Wednesday, August 1, 2007

August 1st Log

1946, Michael Powell / Emeric Pressburger, United Kingdom
Repeat Viewing, DVD

What a wonderful film this is! Classic, romantic intelligent, charming, imaginative, and absolutely lovely! Made in one of the greatest years in film history and by two of British's most legendary filmmakers: Michael Powell and Emeric Pressburger. Together they collaborated on almost 20 films, and to me, this is their finest.

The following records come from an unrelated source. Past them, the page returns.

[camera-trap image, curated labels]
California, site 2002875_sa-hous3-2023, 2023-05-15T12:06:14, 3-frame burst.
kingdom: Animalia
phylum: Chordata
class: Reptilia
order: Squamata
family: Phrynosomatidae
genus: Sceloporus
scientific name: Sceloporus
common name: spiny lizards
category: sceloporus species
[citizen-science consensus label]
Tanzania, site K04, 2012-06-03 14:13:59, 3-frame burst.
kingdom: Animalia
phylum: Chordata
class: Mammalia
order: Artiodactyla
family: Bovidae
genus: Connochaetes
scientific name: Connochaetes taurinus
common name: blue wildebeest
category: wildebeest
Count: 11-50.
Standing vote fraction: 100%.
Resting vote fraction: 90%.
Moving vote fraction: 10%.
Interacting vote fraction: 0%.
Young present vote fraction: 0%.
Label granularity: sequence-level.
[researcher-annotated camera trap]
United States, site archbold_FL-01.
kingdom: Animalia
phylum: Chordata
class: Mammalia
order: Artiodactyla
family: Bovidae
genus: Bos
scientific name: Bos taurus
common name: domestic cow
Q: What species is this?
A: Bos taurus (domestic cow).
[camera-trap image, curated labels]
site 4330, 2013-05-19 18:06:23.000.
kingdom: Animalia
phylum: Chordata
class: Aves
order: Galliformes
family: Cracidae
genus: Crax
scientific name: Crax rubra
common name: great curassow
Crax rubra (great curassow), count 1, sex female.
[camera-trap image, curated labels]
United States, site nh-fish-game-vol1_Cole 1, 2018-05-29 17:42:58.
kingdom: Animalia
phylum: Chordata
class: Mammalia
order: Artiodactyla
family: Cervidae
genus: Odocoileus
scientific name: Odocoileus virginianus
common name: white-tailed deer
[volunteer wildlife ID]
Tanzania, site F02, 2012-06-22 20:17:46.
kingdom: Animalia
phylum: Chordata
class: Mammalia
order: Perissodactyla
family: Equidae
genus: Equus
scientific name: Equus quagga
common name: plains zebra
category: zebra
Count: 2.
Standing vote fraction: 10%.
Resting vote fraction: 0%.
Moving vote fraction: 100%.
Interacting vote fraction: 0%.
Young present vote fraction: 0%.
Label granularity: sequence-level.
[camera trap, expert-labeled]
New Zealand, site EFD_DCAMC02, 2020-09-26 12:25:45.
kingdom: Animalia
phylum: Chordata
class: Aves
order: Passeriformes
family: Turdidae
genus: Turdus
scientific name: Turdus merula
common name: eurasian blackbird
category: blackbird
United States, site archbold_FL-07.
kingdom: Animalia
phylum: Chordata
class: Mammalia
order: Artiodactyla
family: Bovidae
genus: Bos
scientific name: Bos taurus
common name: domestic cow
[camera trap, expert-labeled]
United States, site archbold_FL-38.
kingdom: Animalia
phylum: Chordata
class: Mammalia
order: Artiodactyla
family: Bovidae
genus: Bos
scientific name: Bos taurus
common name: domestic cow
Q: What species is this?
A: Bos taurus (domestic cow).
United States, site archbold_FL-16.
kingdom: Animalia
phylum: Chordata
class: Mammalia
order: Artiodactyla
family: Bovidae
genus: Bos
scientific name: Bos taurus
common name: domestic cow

This is really a very simplistic fantasy story, but Powell and Pressburger extend it beyond the heights of standard filmmaking and into a magical world of ambitious vision, fairy tale, and beauty. The dialogue is wonderful and the film features glorious and vibrant Technicolor cinematography (earth) contrasted with sharp black and white (heaven). There is also some fabulous performances (notably by David Niven as Peter Carter) and strikingly inventive and creative visual techniques that Powell and Pressburger explore. Some of the originally intended themes (wartime propaganda) of the film (particularly within the trial sequences) is dated, but the true core and appeal of this classic film is undeniable, as it transcends far beyond it's narrative or themes. A Matter of Life and Death is a film that has the magical power to lift the viewer and carry them away into it's emotionally involving and visually beautiful world of sheer imagination and romance. "We won. I know darling."

2006, Finn Taylor, United States
1st Viewing, DVD

Writer-director Finn Taylor follows up his sleeper hit success with his third film The Darwin Awards. I did not like this film, but like Cherish I can see this being a sleeper indie success and Taylor is likely to gain a small cult following. To me The Darwin Awards problems lie in the writing, which come off as far to contrived to work as either dark satire or witty screwball comedy. The film centers around The Darwin Awards (, which “honour people who ensure the long-term survival of the human race by removing themselves from the gene pool in a sublimely idiotic fashion.” On paper this could work as a comedy, but the film is executed poorly, as it tries to blend some sort of mockumentary style within the fictional narrative. It only ends up make the film irritating and contrived for occasional cheap laughs. The film features a well known cast and the performances are not bad (the smaller roles such as those from Robin Tunney and Juliette Lewis stand out as most memorable).